→ GOAL: Transcribe only the part of the listing below that begins at the line containing "In this scene shown" and runs to its final line, keeping both ends.

--- Start of DATA SUPPLIED ---

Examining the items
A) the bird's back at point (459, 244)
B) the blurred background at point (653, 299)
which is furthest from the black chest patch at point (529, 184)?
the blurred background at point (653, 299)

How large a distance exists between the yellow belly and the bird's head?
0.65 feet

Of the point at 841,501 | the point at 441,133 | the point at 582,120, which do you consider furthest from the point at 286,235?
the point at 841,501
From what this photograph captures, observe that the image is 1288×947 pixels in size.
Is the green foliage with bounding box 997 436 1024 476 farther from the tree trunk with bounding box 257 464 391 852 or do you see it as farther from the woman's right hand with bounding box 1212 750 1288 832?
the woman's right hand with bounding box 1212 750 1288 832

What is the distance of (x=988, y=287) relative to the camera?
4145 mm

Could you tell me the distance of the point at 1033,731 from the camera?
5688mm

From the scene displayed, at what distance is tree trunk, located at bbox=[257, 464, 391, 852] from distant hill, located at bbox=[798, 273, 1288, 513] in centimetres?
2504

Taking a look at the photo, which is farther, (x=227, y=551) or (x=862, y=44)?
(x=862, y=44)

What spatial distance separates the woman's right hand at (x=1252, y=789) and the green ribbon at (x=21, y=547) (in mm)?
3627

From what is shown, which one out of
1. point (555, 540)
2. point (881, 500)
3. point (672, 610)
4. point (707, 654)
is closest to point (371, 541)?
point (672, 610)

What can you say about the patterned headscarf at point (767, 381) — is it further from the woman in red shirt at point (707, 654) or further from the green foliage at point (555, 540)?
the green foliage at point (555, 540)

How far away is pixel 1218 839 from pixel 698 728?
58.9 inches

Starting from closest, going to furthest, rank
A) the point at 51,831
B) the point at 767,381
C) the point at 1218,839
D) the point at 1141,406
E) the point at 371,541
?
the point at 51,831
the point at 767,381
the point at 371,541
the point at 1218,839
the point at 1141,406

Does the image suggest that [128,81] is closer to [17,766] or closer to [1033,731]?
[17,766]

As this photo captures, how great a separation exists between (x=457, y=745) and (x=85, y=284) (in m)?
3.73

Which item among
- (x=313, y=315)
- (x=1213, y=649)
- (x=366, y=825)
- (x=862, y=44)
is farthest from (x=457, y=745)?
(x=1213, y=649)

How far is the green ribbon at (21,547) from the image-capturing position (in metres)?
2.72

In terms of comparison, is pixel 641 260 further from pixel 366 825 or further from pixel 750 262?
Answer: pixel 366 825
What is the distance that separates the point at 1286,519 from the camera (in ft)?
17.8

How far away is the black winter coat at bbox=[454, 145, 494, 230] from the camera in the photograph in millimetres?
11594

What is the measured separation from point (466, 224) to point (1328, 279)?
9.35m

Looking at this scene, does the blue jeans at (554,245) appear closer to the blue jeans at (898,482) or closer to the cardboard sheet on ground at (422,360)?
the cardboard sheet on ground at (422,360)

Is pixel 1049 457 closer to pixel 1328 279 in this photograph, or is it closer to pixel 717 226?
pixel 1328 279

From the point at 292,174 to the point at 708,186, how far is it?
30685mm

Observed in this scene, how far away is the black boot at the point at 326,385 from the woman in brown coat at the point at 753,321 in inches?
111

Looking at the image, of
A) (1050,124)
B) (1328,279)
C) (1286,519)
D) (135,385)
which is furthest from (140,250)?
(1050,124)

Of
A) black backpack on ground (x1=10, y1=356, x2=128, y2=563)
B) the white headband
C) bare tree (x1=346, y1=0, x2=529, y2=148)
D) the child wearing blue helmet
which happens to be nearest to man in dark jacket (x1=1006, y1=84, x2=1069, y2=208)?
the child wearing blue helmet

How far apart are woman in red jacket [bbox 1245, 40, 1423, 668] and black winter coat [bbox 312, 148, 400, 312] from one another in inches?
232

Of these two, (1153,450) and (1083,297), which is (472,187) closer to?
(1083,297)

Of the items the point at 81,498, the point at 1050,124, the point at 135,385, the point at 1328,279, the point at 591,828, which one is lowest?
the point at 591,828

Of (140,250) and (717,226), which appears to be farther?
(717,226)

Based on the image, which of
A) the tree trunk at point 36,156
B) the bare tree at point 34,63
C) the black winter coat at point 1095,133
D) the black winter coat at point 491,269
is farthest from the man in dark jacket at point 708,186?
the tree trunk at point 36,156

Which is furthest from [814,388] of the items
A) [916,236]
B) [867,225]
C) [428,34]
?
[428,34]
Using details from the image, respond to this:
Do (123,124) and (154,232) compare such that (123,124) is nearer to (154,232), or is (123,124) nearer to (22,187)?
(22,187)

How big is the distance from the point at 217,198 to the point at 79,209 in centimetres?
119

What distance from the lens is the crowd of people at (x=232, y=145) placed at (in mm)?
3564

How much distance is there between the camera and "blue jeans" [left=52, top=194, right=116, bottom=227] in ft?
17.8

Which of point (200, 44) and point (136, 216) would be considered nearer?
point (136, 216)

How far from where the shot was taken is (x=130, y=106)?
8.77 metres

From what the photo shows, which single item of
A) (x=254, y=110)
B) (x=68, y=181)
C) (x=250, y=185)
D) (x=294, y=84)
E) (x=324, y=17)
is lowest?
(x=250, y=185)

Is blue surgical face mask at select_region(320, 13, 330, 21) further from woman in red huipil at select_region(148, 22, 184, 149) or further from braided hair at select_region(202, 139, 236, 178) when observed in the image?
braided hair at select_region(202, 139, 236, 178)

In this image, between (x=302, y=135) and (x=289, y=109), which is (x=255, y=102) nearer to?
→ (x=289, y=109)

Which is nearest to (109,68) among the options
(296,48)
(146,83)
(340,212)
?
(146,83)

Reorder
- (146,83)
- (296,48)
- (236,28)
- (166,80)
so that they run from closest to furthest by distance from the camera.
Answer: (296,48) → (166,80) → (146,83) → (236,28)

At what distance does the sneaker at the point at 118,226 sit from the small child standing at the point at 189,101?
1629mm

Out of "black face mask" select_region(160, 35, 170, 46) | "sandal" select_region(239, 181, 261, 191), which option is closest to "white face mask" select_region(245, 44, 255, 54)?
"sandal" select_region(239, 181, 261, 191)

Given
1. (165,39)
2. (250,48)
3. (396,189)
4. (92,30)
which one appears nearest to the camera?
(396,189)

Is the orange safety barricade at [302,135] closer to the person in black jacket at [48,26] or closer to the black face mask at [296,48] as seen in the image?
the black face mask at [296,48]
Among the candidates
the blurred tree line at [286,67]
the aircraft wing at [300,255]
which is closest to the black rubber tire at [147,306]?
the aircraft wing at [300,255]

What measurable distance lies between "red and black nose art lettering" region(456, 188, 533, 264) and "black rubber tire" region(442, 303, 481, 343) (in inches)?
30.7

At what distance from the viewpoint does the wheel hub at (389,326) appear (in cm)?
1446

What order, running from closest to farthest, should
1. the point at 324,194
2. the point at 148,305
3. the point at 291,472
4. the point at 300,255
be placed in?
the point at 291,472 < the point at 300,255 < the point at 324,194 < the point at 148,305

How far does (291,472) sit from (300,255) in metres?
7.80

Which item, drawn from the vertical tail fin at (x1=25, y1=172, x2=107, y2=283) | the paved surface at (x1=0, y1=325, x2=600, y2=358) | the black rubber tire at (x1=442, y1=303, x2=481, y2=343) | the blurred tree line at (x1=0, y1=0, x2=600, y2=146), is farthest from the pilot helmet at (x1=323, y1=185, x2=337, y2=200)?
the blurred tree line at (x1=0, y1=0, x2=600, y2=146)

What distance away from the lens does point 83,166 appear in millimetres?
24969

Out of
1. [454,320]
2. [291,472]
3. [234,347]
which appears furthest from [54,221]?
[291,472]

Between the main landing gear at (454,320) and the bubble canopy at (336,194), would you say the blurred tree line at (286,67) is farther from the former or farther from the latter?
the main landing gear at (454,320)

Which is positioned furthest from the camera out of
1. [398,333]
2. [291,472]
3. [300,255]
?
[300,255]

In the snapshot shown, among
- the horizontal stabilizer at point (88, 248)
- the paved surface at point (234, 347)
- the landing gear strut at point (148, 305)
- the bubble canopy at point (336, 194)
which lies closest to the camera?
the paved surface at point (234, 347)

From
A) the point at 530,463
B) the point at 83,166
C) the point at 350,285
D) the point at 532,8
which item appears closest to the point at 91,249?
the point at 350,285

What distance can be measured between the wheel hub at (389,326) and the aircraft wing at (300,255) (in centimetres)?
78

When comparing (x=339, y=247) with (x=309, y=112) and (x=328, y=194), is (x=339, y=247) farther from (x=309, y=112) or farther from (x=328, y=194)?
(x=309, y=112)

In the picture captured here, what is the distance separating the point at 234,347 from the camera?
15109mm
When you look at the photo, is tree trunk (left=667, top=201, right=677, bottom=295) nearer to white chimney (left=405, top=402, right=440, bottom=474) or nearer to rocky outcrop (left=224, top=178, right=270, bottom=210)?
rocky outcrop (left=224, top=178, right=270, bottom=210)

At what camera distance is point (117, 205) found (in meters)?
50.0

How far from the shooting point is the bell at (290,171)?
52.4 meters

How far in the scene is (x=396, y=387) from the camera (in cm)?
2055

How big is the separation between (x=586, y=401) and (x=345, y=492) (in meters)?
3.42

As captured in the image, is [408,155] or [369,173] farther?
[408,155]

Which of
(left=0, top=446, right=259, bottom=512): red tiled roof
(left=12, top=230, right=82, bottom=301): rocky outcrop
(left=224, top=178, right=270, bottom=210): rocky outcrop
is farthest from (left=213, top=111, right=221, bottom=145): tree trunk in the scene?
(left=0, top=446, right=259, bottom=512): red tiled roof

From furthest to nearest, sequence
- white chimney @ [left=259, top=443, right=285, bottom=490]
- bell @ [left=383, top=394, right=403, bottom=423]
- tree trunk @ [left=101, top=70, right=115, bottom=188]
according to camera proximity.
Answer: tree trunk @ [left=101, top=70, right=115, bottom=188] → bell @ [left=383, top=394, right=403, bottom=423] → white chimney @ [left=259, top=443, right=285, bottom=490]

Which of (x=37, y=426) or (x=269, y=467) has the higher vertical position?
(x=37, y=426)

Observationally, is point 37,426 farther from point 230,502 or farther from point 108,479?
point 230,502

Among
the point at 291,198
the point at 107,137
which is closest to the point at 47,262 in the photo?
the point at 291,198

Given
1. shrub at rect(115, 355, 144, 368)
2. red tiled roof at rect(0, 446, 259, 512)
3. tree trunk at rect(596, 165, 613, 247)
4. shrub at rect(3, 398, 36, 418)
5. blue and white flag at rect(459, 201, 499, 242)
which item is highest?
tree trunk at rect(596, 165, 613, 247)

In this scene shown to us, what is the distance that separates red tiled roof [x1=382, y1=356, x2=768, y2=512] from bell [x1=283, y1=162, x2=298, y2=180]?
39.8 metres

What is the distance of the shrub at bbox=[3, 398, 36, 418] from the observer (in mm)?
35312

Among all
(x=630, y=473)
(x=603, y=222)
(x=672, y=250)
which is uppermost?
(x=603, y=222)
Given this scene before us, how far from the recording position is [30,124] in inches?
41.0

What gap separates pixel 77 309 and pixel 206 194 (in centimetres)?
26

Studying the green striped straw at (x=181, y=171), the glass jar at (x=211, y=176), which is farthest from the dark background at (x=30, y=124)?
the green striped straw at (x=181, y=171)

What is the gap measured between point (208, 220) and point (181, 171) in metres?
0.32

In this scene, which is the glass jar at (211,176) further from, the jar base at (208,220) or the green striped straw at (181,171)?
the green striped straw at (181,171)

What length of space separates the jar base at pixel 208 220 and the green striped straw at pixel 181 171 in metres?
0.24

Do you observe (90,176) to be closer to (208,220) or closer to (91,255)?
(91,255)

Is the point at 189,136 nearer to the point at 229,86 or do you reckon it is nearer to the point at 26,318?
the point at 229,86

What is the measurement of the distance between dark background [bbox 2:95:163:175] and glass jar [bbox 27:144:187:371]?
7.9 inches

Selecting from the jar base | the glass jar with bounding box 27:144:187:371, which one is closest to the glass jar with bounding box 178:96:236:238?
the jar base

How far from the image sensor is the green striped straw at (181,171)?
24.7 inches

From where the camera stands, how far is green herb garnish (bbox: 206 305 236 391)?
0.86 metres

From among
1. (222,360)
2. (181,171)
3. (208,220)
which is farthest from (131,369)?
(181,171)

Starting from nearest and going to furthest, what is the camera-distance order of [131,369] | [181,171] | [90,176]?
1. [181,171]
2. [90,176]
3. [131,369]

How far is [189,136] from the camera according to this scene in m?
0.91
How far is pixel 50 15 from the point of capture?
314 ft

--- End of DATA SUPPLIED ---

→ WRITTEN ANSWER:
In this scene shown to us, what is the distance that separates red tiled roof [x1=382, y1=356, x2=768, y2=512] from bell [x1=283, y1=162, x2=298, y2=180]?
39.8 metres

What is the distance of the shrub at bbox=[3, 398, 36, 418] from the observer (in mm)?
35312

Among all
(x=630, y=473)
(x=603, y=222)
(x=672, y=250)
which is uppermost?
(x=603, y=222)
Given this scene before us, how far from the recording position is [30,124] in inches?
41.0

What gap separates pixel 77 309 and pixel 206 194 (in centimetres)?
26

Studying the green striped straw at (x=181, y=171), the glass jar at (x=211, y=176), which is farthest from the dark background at (x=30, y=124)?
the green striped straw at (x=181, y=171)

What is the gap measured between point (208, 220) and point (181, 171) in metres?
0.32

In this scene, which is the glass jar at (211,176) further from, the jar base at (208,220) or the green striped straw at (181,171)?
the green striped straw at (181,171)

What length of space separates the jar base at pixel 208 220 and the green striped straw at pixel 181 171 in metres?
0.24

Do you observe (90,176) to be closer to (208,220) or closer to (91,255)?
(91,255)

Is the point at 189,136 nearer to the point at 229,86 or do you reckon it is nearer to the point at 26,318?
the point at 229,86

What is the measurement of the distance between dark background [bbox 2:95:163:175] and glass jar [bbox 27:144:187:371]?
7.9 inches

Selecting from the jar base | the glass jar with bounding box 27:144:187:371, which one is closest to the glass jar with bounding box 178:96:236:238?
the jar base

How far from the image sensor is the green striped straw at (181,171)?
24.7 inches

From where the camera stands, how far is green herb garnish (bbox: 206 305 236 391)?
0.86 metres

From among
1. (222,360)
2. (181,171)
3. (208,220)
which is farthest from (131,369)?
(181,171)

Starting from nearest and going to furthest, what is the camera-distance order of [131,369] | [181,171] | [90,176]?
1. [181,171]
2. [90,176]
3. [131,369]

How far is [189,136] from the camera according to this scene in m?
0.91
How far is pixel 50 15 from the point of capture?
314 ft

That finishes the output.